For people who feel drawn to astrology but put off by its vulgar forms, particularly the pre-Enlightenment notion that the stars exert some kind of causal force on human doings, this book offers a synchronistic way of holding the entire topic, one that connects world transits (those of the slow-moving outer planets) and historical events in stunning patterns of significance too important to overlook. For a contemporary example, think of the Saturn-Pluto alignment just ending: rigidity, contraction, and Saturn's cannibalistic appetite for innocence given extra punch by the Plutonic underworld. This alignment occurred during the start of both World Wars, the start of the Cold War, the rise of fascist movements all over the world, and the bombing of the World Trade Center and the subsequent paranoia and militarization.

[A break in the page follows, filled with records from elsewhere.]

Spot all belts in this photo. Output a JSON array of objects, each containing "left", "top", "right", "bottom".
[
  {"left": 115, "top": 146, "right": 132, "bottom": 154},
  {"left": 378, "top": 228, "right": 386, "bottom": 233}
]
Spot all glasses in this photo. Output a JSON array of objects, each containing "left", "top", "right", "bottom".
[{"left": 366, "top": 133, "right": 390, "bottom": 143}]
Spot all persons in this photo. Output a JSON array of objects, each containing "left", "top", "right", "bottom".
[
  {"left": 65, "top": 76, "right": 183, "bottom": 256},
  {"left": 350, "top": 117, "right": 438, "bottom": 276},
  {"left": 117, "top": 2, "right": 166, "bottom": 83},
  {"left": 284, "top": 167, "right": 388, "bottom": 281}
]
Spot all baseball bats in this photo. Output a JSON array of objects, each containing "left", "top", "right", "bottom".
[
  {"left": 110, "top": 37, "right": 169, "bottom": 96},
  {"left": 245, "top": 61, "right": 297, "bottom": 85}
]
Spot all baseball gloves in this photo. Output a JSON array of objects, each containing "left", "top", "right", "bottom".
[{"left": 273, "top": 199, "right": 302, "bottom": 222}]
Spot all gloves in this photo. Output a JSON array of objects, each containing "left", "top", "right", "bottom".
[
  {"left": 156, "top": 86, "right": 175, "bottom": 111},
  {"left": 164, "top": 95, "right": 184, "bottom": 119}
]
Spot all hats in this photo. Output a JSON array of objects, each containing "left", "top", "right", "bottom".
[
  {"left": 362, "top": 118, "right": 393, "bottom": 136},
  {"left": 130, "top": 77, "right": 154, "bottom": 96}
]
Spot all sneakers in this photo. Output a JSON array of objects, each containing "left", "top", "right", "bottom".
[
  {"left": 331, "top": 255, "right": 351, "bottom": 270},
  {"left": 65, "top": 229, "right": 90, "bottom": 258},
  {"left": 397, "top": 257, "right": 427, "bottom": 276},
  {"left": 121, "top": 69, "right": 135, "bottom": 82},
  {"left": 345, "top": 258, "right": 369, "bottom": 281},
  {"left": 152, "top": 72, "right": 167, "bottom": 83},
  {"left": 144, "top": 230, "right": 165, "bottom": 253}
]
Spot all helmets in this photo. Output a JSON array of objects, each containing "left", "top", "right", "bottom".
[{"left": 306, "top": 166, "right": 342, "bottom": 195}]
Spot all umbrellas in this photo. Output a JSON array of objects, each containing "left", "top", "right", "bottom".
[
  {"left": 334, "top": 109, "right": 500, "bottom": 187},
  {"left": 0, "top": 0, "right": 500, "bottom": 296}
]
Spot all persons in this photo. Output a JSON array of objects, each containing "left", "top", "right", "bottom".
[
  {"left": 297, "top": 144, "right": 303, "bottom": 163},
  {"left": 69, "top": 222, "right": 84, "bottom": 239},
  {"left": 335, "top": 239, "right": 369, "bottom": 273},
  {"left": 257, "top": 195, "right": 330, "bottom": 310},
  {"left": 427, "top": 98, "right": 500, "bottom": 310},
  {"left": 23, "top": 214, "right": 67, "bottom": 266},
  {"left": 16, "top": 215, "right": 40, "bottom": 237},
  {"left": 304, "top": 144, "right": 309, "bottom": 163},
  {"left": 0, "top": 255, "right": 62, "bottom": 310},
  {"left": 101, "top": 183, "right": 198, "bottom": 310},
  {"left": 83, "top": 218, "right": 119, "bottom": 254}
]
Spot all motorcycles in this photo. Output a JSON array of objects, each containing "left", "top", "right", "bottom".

Professor Tarnas piles on the parallels, but he must to make his point: that such correlations must be seen interpretively, symbolically, and metaphorically. This is a qualitative approach, and yes, it is scientific: science as hermeneutics and participatory inquiry. As Abraham Maslow remarked, if the given data don't fit a type of science that only counts and measures, then so much the worse for that view of science.

Tarnas's idea of diachrony is particularly powerful: the idea that events occurring during one world transit develop during all the following ones. The implication is that something at the archetypal level of being is evolving--but evolving in ways discernible in human culture.